I was in college when the peace process ramped up again in 1991. Madrid was followed by Oslo which was followed by eight other conferences, summits, road maps, or memoranda. Keeping up with all of the agreements, disagreements, claims, counterclaims, violations, attacks, et cetera ad nauseum, is a full time job for those so inclined. But what I’ve always wondered is, if so may people want peace in the Middle East, why isn’t there peace?
The obvious answer is not everyone involved in this conflict wants peace. By most accounts, including that of Bill Clinton, the primarily opposition to peace is Palestinian. Arafat had his reasons for rejecting the peace deal Clinton brokered, but the only conclusion one can draw from his decision is that while he may have desired peace he wanted it on his terms. He placed a higher priority on those terms than he did on peace itself.
Fast forward to 2014 and the current military conflict. Israel is still committed to a two-state peace process, but Hamas "will not recognize Israel" according to the deputy chairman of their political bureau, who went on to say that "we would have spared ourselves seven years of misery under the siege and two wars in 2008 and 2012 had we wanted to recognize Israel."
So Hamas doesn’t want peace if that peace includes the existence of Israel as a nation. If you’re an Israeli, it’s kind of hard to negotiate with that as a starting point. One side wants peace, the other side wants them to leave or die.
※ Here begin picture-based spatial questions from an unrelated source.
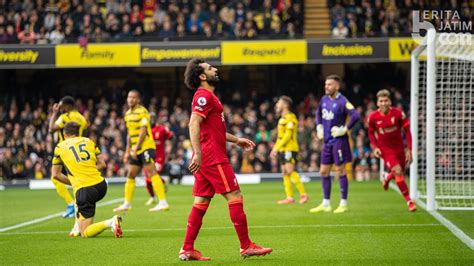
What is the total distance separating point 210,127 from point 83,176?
281 centimetres

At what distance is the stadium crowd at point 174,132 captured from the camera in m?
29.0

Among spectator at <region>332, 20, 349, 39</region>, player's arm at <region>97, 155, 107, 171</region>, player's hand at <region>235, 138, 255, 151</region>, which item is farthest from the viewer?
spectator at <region>332, 20, 349, 39</region>

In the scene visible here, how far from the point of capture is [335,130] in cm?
1462

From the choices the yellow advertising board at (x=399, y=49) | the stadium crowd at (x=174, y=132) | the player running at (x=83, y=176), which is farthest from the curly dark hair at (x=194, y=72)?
the yellow advertising board at (x=399, y=49)

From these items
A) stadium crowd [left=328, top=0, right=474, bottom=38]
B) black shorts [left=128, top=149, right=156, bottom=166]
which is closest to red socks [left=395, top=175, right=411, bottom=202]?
black shorts [left=128, top=149, right=156, bottom=166]

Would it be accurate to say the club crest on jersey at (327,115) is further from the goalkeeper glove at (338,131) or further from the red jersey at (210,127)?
the red jersey at (210,127)

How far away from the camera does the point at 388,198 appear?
1812 centimetres

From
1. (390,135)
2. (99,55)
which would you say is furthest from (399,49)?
(390,135)

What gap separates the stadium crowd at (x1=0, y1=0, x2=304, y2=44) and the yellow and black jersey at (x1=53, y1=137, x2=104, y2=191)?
19.3 meters

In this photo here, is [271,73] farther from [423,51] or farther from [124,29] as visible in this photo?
[423,51]

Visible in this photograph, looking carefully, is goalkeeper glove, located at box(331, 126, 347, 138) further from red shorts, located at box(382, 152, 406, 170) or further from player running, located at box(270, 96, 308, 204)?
player running, located at box(270, 96, 308, 204)

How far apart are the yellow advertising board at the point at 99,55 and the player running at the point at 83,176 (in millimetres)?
19140

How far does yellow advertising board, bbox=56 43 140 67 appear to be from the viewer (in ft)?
98.8

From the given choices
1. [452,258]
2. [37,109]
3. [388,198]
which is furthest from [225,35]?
[452,258]
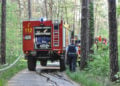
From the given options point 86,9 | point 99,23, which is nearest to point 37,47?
point 86,9

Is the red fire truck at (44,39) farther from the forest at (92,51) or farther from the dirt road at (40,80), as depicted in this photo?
the dirt road at (40,80)

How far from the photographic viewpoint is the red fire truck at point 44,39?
Answer: 1977cm

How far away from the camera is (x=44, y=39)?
2012 cm

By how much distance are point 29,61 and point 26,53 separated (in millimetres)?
585

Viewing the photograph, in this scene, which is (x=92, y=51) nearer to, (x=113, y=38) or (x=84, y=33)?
(x=84, y=33)

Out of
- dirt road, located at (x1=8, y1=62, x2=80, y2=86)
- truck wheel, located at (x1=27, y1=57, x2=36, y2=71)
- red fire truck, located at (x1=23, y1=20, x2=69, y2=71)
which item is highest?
red fire truck, located at (x1=23, y1=20, x2=69, y2=71)

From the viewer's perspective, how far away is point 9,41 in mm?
35656

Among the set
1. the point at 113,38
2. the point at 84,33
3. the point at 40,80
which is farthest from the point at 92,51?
the point at 113,38

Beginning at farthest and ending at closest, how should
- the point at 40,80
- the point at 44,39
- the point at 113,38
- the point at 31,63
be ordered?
1. the point at 31,63
2. the point at 44,39
3. the point at 40,80
4. the point at 113,38

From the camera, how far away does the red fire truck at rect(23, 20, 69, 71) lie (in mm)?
19766

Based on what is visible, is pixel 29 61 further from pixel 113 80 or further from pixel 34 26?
pixel 113 80

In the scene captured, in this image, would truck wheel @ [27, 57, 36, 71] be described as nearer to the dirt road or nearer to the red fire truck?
the red fire truck

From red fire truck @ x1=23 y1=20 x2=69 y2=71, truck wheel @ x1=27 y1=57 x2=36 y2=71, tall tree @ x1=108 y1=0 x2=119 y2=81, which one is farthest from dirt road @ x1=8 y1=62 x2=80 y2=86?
truck wheel @ x1=27 y1=57 x2=36 y2=71

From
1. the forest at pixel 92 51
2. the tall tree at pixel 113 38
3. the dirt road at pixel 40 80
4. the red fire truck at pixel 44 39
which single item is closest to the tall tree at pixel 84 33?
the forest at pixel 92 51
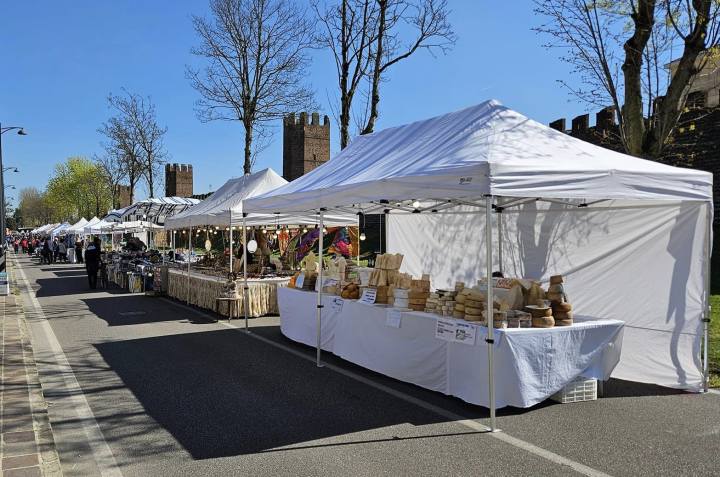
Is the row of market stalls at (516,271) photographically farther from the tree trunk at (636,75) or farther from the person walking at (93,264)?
the person walking at (93,264)

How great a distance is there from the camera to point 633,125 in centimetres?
807

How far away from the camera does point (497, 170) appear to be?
16.0ft

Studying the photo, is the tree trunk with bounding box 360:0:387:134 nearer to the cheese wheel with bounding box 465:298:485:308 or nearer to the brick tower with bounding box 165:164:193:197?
the cheese wheel with bounding box 465:298:485:308

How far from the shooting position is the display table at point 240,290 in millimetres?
11984

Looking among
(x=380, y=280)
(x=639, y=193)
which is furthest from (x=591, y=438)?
(x=380, y=280)

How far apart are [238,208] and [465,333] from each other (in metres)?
7.68

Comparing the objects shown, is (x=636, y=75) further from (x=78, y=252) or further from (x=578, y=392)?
(x=78, y=252)

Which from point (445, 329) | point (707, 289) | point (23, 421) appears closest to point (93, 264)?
point (23, 421)

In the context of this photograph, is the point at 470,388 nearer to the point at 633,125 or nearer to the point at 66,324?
the point at 633,125

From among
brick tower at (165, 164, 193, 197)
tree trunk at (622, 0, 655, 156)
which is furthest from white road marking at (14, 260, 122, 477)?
brick tower at (165, 164, 193, 197)

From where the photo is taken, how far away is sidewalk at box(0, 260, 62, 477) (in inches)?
164

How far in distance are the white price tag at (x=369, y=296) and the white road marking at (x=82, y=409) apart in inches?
132

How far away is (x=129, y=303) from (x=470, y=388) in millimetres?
11749

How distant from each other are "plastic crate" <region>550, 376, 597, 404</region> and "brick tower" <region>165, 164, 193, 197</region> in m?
64.7
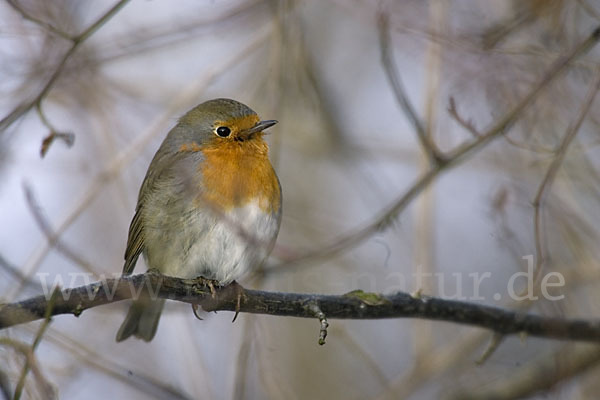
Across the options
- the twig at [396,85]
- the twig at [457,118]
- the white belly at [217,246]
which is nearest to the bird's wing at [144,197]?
the white belly at [217,246]

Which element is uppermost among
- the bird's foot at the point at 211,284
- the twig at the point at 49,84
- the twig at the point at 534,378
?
the twig at the point at 49,84

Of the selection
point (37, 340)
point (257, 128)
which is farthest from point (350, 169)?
point (37, 340)

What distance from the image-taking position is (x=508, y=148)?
511cm

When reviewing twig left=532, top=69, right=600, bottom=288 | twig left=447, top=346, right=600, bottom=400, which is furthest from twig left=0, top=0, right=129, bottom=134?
twig left=447, top=346, right=600, bottom=400

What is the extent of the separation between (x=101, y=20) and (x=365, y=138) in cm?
289

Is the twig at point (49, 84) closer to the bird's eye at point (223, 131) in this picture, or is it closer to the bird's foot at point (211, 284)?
the bird's foot at point (211, 284)

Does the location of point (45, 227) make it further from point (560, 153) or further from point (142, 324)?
point (560, 153)

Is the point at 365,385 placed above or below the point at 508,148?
below

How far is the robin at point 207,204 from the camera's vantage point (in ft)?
13.2

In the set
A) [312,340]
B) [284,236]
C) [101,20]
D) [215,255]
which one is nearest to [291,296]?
[215,255]

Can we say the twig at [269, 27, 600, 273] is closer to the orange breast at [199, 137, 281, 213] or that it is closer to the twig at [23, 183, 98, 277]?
the orange breast at [199, 137, 281, 213]

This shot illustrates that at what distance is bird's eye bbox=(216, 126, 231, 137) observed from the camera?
4.36 meters

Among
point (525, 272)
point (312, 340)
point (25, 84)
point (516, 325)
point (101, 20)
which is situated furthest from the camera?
point (312, 340)

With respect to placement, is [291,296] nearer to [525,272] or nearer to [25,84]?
[525,272]
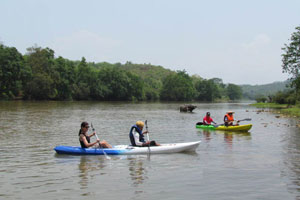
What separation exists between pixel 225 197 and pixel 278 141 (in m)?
11.5

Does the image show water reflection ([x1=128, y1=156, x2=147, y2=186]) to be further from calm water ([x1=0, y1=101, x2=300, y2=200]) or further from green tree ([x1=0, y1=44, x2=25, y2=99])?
green tree ([x1=0, y1=44, x2=25, y2=99])

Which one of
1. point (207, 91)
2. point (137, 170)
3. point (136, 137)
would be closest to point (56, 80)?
point (136, 137)

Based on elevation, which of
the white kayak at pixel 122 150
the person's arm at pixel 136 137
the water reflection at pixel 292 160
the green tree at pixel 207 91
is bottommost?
the water reflection at pixel 292 160

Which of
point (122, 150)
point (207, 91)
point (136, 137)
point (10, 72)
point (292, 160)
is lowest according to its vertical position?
point (292, 160)

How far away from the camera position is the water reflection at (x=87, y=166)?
9664 mm

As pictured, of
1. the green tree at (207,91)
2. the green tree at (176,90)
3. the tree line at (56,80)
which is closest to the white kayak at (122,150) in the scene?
the tree line at (56,80)

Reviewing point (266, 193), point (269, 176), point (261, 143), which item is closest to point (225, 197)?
point (266, 193)

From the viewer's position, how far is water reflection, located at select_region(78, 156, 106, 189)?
9664 mm

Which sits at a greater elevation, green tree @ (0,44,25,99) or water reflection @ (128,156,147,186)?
green tree @ (0,44,25,99)

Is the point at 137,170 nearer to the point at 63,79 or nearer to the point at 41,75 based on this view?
the point at 41,75

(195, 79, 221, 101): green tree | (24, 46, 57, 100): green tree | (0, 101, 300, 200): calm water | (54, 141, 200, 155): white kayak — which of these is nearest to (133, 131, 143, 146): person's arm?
(54, 141, 200, 155): white kayak

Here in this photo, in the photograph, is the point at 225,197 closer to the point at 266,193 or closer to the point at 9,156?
the point at 266,193

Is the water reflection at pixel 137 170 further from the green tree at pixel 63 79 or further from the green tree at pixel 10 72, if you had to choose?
the green tree at pixel 63 79

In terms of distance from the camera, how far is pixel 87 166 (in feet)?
38.2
As a result, Hamas has continually attacked Israel using rockets and mortars, so much so that there’s a Wikipedia page detailing the attacks by month and year. Hamas kidnapped and murdered three teenagers in June, contributing to the current Israeli military incursion (there were also retaliations by Israelis).
Given this background (and I realize I’ve barely scratched the surface) I find the current demonization of Israel quite curious. Dozens of Nobel Laureates, academics, journalists and politicians signed a letter condemning Israel. Pro-Palestinian demonstrators torched cars and Israeli flags in France. Not even the Israeli soccer team issafe.
It takes two sides to create peace, and Hamas has clearly said they’re not interested. That’s their prerogative of course, and they’re trying to win the long war and increase their status and negotiating position through highlighting perceived Israeli overreactions to their provocations. What’s surprising is that so many people, including prominent peace activists, fall for it.
I’ll believe Hamas wants peace when Hamas starts acting like it wants peace. Until then, peace in the Middle East looks to be unattainable.